** START OF Raw records **

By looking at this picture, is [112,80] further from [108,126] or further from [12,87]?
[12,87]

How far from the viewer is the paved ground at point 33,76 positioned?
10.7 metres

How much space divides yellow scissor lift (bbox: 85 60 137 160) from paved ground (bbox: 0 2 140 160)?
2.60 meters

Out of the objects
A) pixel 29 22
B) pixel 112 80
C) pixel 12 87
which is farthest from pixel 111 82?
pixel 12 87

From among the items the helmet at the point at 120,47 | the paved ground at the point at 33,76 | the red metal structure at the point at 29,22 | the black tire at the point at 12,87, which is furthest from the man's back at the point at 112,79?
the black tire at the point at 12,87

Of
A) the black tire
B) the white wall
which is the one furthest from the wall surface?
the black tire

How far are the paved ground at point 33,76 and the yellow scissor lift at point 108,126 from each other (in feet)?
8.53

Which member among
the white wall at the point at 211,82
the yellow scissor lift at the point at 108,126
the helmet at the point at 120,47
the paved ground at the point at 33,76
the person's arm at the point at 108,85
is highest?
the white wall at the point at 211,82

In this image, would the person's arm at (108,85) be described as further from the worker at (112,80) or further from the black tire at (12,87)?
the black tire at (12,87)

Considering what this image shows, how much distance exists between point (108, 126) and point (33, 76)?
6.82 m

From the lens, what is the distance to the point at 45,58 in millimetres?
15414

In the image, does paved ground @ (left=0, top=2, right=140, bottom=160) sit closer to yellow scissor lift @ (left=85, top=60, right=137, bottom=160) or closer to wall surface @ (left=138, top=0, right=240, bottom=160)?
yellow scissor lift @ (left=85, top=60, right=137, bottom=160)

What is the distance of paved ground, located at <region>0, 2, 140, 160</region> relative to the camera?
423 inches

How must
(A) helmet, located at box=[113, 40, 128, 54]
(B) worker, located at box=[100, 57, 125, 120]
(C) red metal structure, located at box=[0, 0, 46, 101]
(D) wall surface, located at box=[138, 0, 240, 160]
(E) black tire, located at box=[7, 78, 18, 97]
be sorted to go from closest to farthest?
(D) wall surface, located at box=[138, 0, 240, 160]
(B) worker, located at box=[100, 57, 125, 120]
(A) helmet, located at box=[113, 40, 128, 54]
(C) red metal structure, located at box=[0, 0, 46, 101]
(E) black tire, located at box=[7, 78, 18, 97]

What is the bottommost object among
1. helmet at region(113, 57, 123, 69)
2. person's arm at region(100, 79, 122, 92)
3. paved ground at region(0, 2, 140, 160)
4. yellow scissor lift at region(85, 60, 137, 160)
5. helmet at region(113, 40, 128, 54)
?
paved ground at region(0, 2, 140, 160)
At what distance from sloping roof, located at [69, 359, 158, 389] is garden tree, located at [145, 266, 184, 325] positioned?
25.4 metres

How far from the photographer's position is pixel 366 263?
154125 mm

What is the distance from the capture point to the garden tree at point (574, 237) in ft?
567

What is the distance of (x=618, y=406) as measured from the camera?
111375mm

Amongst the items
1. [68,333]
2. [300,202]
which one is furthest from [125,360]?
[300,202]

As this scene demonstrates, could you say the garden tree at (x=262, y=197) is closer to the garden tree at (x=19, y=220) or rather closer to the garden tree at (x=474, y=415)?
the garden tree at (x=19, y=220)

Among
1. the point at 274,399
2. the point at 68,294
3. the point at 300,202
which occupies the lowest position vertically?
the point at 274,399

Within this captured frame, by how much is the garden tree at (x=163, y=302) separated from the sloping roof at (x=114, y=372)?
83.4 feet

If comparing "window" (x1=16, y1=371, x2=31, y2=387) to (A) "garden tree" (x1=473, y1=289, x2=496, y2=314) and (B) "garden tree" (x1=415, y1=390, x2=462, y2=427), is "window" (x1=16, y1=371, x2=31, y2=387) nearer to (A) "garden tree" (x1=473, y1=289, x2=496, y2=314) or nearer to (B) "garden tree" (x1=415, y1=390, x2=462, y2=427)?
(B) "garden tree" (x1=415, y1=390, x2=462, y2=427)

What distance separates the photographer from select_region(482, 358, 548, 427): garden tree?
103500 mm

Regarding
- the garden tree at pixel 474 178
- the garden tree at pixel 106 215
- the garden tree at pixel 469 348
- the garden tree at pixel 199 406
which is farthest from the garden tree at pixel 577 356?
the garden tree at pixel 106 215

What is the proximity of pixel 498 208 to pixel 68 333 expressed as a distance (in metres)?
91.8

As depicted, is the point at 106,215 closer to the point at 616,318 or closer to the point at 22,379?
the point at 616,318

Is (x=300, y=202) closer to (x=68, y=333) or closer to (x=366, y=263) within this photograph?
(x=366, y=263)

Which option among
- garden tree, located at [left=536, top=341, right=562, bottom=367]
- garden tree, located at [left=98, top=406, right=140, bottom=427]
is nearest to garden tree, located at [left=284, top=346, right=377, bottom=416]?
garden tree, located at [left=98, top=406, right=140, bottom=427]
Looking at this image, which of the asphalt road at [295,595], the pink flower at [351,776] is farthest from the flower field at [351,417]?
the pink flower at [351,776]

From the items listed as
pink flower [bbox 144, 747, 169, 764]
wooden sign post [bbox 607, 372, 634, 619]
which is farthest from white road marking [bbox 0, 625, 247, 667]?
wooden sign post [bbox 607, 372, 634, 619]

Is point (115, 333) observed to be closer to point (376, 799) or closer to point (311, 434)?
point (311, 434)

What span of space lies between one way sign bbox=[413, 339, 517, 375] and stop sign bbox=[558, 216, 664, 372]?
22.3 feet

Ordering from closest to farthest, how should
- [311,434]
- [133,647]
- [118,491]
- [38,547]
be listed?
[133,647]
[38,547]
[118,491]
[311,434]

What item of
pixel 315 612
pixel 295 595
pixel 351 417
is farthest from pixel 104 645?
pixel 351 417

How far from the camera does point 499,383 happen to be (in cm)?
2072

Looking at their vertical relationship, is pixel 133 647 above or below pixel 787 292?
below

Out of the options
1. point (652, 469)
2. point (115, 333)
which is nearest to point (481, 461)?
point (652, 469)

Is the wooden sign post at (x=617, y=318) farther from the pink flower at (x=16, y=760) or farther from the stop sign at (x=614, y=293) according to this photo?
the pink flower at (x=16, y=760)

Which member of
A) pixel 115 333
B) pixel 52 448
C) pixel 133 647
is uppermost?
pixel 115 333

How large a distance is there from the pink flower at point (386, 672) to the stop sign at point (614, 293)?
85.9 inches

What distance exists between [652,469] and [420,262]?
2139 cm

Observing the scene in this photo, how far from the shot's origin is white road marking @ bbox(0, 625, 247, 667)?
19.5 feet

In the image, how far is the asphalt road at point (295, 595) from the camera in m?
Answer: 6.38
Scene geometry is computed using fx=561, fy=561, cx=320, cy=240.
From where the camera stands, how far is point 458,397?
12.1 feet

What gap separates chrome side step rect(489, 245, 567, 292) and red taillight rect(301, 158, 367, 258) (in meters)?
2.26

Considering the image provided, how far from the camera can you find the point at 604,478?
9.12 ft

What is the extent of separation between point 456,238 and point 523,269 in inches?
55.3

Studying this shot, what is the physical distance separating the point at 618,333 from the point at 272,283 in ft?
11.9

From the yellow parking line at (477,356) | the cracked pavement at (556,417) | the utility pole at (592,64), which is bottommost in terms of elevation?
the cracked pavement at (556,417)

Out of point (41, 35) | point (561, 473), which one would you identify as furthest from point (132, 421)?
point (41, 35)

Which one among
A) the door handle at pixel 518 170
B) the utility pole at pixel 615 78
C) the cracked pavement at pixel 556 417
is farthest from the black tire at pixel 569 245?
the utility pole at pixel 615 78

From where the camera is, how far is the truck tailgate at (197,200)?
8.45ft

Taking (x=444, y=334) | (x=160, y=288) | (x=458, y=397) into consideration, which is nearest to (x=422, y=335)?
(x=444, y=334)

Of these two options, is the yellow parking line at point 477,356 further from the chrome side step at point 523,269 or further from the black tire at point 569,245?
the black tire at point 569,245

** END OF Raw records **

Objective: Rewrite the lines starting at the one containing "Which option among" and ending at the one containing "is nearest to garden", swapping "nearest" for "closest" and keeping everything else the same.

Result:
Which option among
- garden tree, located at [left=536, top=341, right=562, bottom=367]
- garden tree, located at [left=98, top=406, right=140, bottom=427]
is closest to garden tree, located at [left=284, top=346, right=377, bottom=416]?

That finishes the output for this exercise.